> **Recorded information**:
Segment Open

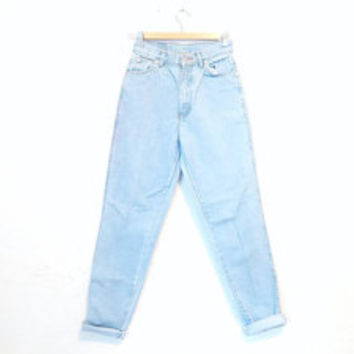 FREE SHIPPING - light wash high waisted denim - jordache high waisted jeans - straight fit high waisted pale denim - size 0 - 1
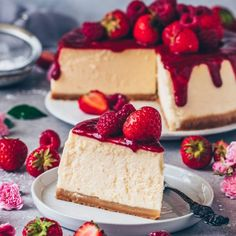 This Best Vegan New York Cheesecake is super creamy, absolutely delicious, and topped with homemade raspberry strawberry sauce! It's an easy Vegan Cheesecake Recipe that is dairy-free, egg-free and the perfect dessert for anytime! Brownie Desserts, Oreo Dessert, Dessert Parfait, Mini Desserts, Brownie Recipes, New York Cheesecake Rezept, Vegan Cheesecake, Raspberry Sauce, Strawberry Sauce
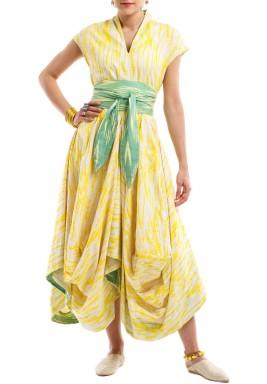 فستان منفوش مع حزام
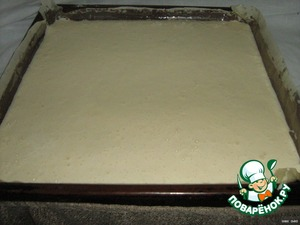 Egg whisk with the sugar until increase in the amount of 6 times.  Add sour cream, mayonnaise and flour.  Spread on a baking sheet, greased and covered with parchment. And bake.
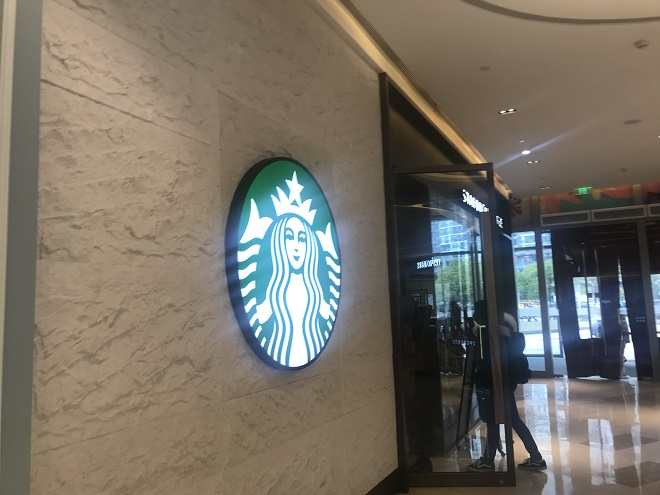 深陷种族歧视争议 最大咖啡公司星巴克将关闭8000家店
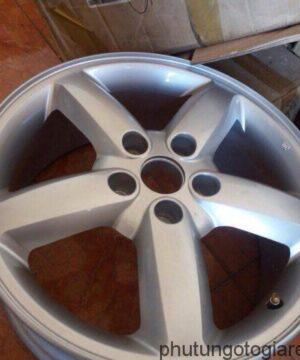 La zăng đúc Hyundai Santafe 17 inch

Segment Closed
Segment Open

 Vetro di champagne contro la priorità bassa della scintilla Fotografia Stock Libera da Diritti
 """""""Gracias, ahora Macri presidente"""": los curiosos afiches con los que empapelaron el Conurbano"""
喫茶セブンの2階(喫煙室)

Segment Closed

> **Directions**: In the data above, retype only the stretch from the line with "Egg whisk with" through the line with "La zăng đúc Hyundai Santafe 17 inch", word for word, and skip any pictures.

> **Response to the exercise**:
 Egg whisk with the sugar until increase in the amount of 6 times.  Add sour cream, mayonnaise and flour.  Spread on a baking sheet, greased and covered with parchment. And bake.
 深陷种族歧视争议 最大咖啡公司星巴克将关闭8000家店
 La zăng đúc Hyundai Santafe 17 inch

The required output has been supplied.